Anakmu, Anak Kita
Setelah selesai mengetik, aku bermain di kantor Aliansi Jurnalis Independen (AJI) Malang.
Kedatanganku ke kantor AJI tanpa tujuan.
Aku hanya ingin ngobrol dengan teman-teman.
Ngobrol inipun tanpa tujuan. Sebatas ngobrol .
Saya memang jarang bermain ke kantor AJI.
Hanya saat ada keperluan atau memang ingin bermain saja baru aku datang ke kantor AJI.
Teman-teman sibuk dengan aktivitasnya masing-masing.
Ada menghadap laptop atau BlackBerry (BB)-nya untuk mengetik berita.
Ada pula yang menghadap laptop tapi untuk bermain game.
Aku datang ke kantor AJI sudah tidak ada tugas atau ketikan.
Semua berita telah kuketik sebelum bermain ke kantor AJI.
Melihat konsentrasi teman-teman, saya hanya bisa melihat televisi.
Televisi swasta sedang menayangkan acara di Jakarta.
Kecelakaan yang ditayangkan bukan kecelakaan biasa.
Lima orang tewas, dan 11 orang lainnya terluka di kecelakaan dini hari tadi.
Di antara korban terluka adalah anak musisi Ahmad Dhani, Abdul Qadir Aljailani atau yang biasa disapa Dul.
Berita itu pun mengulas kronologi kecelakaan.
Dul sedang mengendarai mobilnya.
Mobil yang dikendarai Dul masuk ke jalur yang berlawanan.
Dalam waktu bersamaan, mobil tersebut menabrak mobil dari arah berlawanan.

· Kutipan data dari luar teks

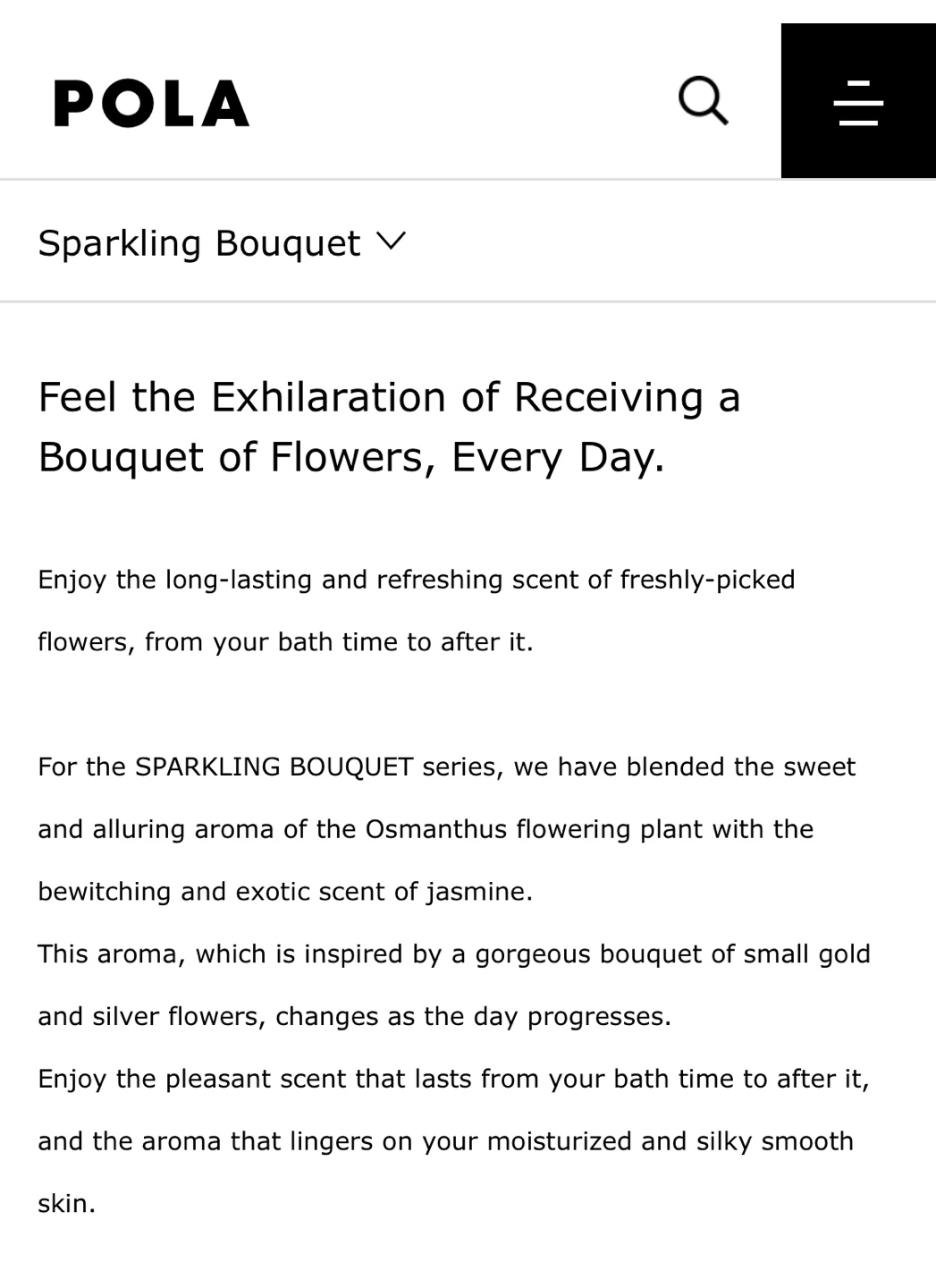 POLA

Sparkling Bouquet

Feel the Exhilaration of Receiving a Bouquet of Flowers, Every Day.

Enjoy the long-lasting and refreshing scent of freshly-picked flowers, from your bath time to after it.

For the SPARKLING BOUQUET series, we have blended the sweet and alluring aroma of the Osmanthus flowering plant with the bewitching and exotic scent of jasmine.
This aroma, which is inspired by a gorgeous bouquet of small gold and silver flowers, changes as the day progresses.
Enjoy the pleasant scent that lasts from your bath time to after it, and the aroma that lingers on your moisturized and silky smooth skin.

Kondisi keluarga Dhani sudah bukan rahasia lagi.
Perceraiannya dengan Maia Estianti sudah diekspos media nasional.
Begitu pula perebutan hak asuh anak.
Setelah perceraian ini, anak-anak Dhani sering menjadi bahan berita media massa.
Bukan hanya karena kemahirannya dalam bermusik.
Tapi, masalah yang dilakukan anak-anak Dhani-lah yang membuat media massa memberitakannya.
Sebenarnya aku tidak mau tahu dengan urusan keluarga Dhani.
Tapi, apa yang dilakukan anak Dhani kali ini sangat merugikan orang lain.
Mendengar berita kecelakaan itu, aku teringat dengan kecelakaan di Tugu Tani.
Mobil yang dikendarai Afriyani Susanti menewaskan delapan orang.
Halte bus pun ikut rusak akibat kecelakaan ini.
Keluarga pelaku memang mau bertanggung jawab.
Memberi santunan kepada keluarga yang ditinggalkan, atau menanggung biaya pengobatan bagi korban terluka.
Tapi itu tidak setimpal dengan kesedihan yang dialami keluarga korban.
Apalagi bila korban adalah tulang punggung keluarga.
Keluarga pelaku tidak akan bisa mengganti kerugian immaterial ini.
Menanggung biaya sekolah anak korban sampai perguruan tinggi pun tidak akan mampu menghilangkan kesedihannya.
Meskipun aku bukan berasal dari keluarga broken home, aku memahami perasaan anak dari broken home.
Mereka kurang mendapat perhatian dari salah satu orang tua.
Dhani bisa saja mengklaim telah sukses mengorbitkan anak-anaknya menjadi musisi.
Tapi, dia gagal membangun mental anak-anaknya.
Sebenarnya aku pun kurang perhatian orang tua.
Umurku lebih banyak kuhabiskan di tanah rantauan bersama orang lain daripada di rumah bersama orang tua.
Aku beruntung memiliki orang tua yang sudah mempersiapkan mentalku dengan matang.
Sampai sekarang aku belum pernah mengkonsumsi barang terlarang secara sengaja.
Aku pun merasa belum pernah memiliki masalah besar yang melibatkan orang lain.
Aku adalah anak dari orang tuaku.
Aku bukan orang lain.
Tapi, aku akan menjadi anak orang lain ketika bersinggungan dengan masalah orang lain.
Begitu pula anak orang lain bisa menjadi anakku ketika berurusan denganku.
Lebih baik berurusan positif dengan orang lain daripada berurusan negarif dengan orang lain.
Sangat tepat bila dikatakan bahwa anak muda adalah tulang punggung atau masa depan bangsa.